Work task: Give back exactly the lines of the data below, starting with the line that has "Introduction to Algebraic" and going on through the line that has "Exploring the Earth's".
Recorded data section start
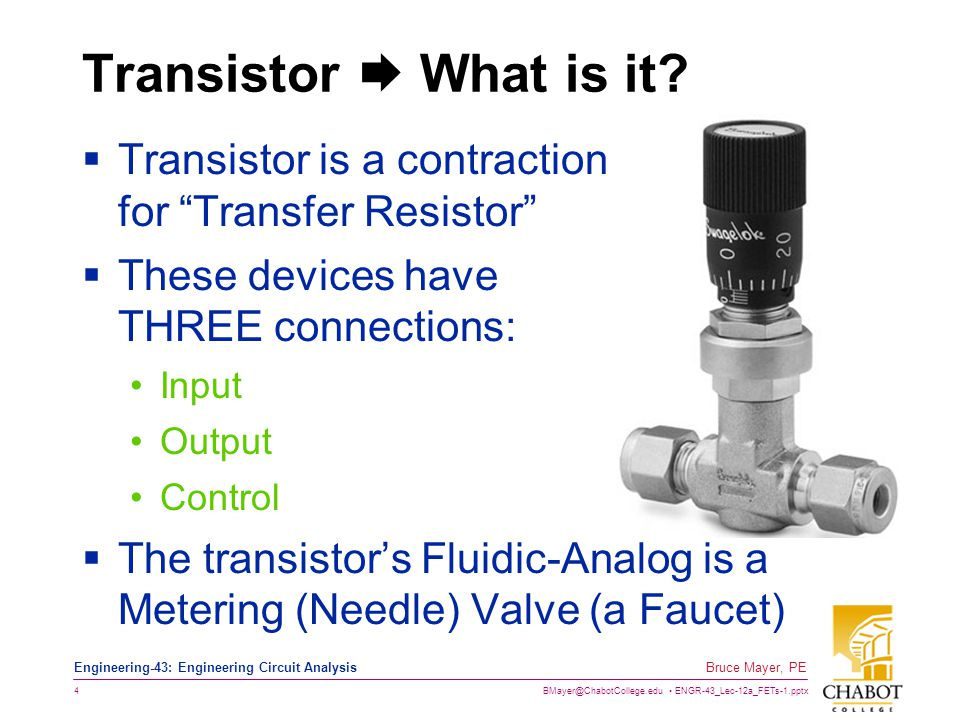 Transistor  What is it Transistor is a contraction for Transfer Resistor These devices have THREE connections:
Recorded data section end
Recorded data section start
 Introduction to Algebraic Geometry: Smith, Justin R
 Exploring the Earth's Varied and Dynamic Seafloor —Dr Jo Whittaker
Recorded data section end
Recorded data section start
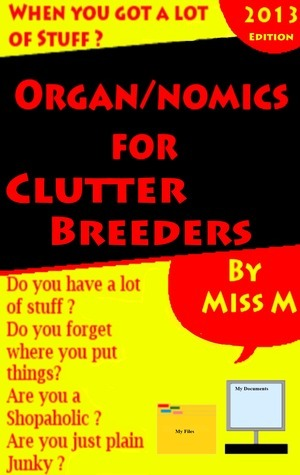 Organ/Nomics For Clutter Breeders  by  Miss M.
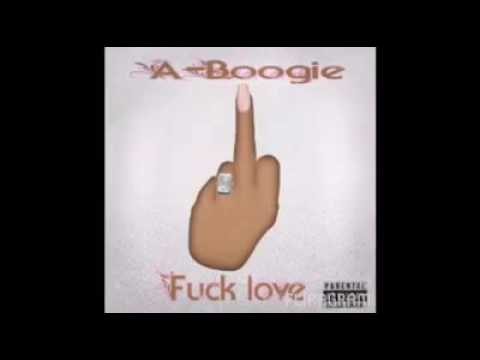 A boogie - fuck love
Recorded data section end
Task result:
 Introduction to Algebraic Geometry: Smith, Justin R
 Exploring the Earth's Varied and Dynamic Seafloor —Dr Jo Whittaker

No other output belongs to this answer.